Luego quería retratarse. ¡Ah, el fotógrafo de San Sebastián tenía, una vez más, razón! Jeanette quería retratarse en todas las posturas imaginables y con la más variada indumentaria. A Miguel este capricho le costaba un dineral. De perfil y cabellera suelta. De frente con improvisado flequillo. Sentada en el suelo con la falda del vestido revoloteando a su alrededor. En maillot —¡las fotografías de propaganda del circo eran tan deficientes!— y en traje de calle. Descalza. Sólo las manos. Sólo los pies. Pies y tobillos. Con fondo de Nótre-Dame. Contemplando en los andenes a un mendigo. ¡Del brazo de un librero, del librero de los mapas y grabados antiguos! Rodeada de los monos del domador señor Bresty. Subida a los hombros de uno de los chinos acróbatas. Abrazada a Miguel.
Nada que París poseyera en exclusiva interesaba a Jeanette. Las grandes perspectivas urbanas la dejaban indiferente; le gustaban, eso sí, el pabellón japonés y el cementerio de Montmartre, del cual decía que aunque el nombre del padre de Miguel hubiera sido borrado, era seguro que alguna de las plantas nacidas allí era suya, había brotado de él. Miguel consentía a sus pequeños deseos, y a veces se veía obligado a jugar al escondite en algún inmenso almacén —«El Barato», «La Samaritana»—, o a sentarse en un puente para contemplar el paso de Jeanette, erguida esta en la proa de alguna de las golondrinas que transportaban turistas a lo largo del Sena.
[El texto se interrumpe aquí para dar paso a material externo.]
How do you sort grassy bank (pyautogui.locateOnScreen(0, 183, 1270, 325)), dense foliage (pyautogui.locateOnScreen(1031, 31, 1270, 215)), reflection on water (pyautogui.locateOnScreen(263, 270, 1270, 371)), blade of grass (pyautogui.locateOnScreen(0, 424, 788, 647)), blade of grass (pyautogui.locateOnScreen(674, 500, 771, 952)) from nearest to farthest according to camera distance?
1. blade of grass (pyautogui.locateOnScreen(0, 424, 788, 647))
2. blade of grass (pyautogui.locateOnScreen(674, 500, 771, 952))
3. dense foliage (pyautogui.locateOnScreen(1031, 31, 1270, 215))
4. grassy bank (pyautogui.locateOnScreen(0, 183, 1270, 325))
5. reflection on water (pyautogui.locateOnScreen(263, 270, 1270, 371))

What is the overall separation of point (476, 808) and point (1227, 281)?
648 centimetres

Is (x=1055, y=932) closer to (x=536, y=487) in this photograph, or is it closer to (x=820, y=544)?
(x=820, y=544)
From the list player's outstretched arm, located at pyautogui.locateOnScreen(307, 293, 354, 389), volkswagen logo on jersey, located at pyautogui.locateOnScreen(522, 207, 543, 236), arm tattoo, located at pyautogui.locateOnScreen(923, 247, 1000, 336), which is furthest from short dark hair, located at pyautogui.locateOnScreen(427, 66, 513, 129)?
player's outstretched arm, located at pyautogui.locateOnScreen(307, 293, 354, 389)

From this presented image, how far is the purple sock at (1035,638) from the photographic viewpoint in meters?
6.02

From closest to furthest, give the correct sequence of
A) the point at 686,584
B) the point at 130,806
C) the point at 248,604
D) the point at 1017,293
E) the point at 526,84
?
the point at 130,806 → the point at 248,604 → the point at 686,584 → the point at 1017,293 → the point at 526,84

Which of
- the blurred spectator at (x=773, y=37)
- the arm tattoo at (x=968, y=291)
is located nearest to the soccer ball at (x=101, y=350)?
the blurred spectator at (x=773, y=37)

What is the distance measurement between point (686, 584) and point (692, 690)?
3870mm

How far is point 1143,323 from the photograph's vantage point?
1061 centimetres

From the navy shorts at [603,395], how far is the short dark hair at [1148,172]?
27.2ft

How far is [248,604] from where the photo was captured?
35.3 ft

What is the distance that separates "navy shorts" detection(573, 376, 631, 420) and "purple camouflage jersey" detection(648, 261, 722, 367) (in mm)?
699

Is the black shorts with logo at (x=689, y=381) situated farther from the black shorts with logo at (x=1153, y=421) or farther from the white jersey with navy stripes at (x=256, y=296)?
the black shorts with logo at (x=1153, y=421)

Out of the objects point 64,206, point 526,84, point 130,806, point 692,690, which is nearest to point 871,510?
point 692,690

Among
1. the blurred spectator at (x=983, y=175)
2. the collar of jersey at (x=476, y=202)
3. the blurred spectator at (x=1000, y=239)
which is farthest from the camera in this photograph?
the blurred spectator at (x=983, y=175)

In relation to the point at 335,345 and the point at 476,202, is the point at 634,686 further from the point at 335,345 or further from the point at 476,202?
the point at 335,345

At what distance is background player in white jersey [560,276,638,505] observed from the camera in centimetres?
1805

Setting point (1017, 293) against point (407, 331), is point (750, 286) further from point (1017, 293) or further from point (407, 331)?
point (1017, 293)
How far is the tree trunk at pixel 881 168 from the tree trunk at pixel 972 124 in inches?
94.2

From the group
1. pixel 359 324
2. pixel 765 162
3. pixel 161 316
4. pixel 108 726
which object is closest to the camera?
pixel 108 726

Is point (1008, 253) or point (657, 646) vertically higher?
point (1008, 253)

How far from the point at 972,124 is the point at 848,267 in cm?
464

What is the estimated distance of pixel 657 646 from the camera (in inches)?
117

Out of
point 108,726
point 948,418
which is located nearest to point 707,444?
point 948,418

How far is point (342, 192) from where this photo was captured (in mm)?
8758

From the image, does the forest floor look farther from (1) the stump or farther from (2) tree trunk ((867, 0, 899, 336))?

Era una extraña manera de exprimir los minutos, y de gozar agotándose. ¡Y qué sustos le daba la muchacha! Porque cualquier accidente del terreno le valía para demostrar su destreza en lo que constituía su profesión. Se sostenía increíblemente en el alféizar de cualquier ventana, sobre una pirámide de sillas, en el borde circular de un estanque, sobre una valla, ¡en el alero del tejado del estudio! Al menor descuido, Miguel se la encontraba subida al más modesto pedestal, o corriendo alocadamente a lo largo de una barandilla. «Lo que tú quieres es humillarme —le decía el muchacho—, elevarte más que yo.» Por eso, y porque la quería tanto que no concebía ya separarse de ella, no accedió nunca a que Jeanette subiera a la Torre Eiffel.